| Consigne |
Relevez dans l'extrait du document tout ce que devient le manoir pharaonique qui fait face au public.

| Extrait du document |
========================================================================

Là, il faudrait résumer. C’est l’histoire de Thomas Sutpen, un homme qui part de rien mais qui veut tout avoir – une maison pharaonique, le pouvoir, la richesse, la respectabilité –, et surtout que ça dure au-delà de sa mort – donc une descendance (biblique évidemment) et donc des femmes. Seulement pour ça : lui donner des fils. Il est parti de rien mais ici c’est l’Amérique, et celle du Sud avant la guerre de Sécession qui plus est, alors tous les coups sont permis. Et qu’importe si certaines vies deviennent des marchepieds : ici, elles n’ont pas toutes la même valeur. 

 



© Alexandre Akye




Il faudrait décrire aussi, créer des images. C’est plus compliqué, tant Séverine Chavrier diffracte les pages du roman de William Faulkner en espaces-temps enchâssés, plus chargés symboliquement qu’un verset de l’Ancien Testament. Prenons le manoir pharaonique qui nous fait face : il se fait billboard géant, écran de cinéma, échafaudage, maison de poupée. L’intrigue centrale est jouée sous nos yeux puis narrée par une vieille tante à un descendant qui mènera l’enquête plus tard, multipliant les théories avec ses potes. Dans les voitures, on parle de crypto-monnaie comme on signe un mariage arrangé. Quand un gamin meurt à la guerre, on ne sait plus bien qui il est : Gavroche, de la chair à canon sudiste ou un ado de gang bien de notre époque ? Sur scène, plusieurs actions se jouent simultanément, secondées par des caméras qui filment en direct ; dans les sous-sols, en parallèle, on s’affaire à des tâches inquiétantes qui tirent autant du côté de la plantation que du labo clandestin de meth. Des dindons passent. XIXsiècle, présent, futur ? La question n’a pas de sens : le passé ne passe pas.

========================================================================

| Échantillon de données |

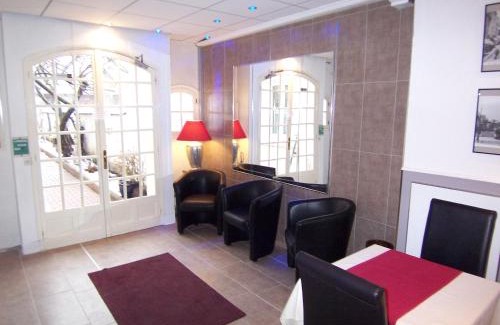 Faubourg North Hotel | Hôtel Du Stade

========================================================================

| Corrigé |
billboard géant, écran de cinéma, échafaudage, maison de poupée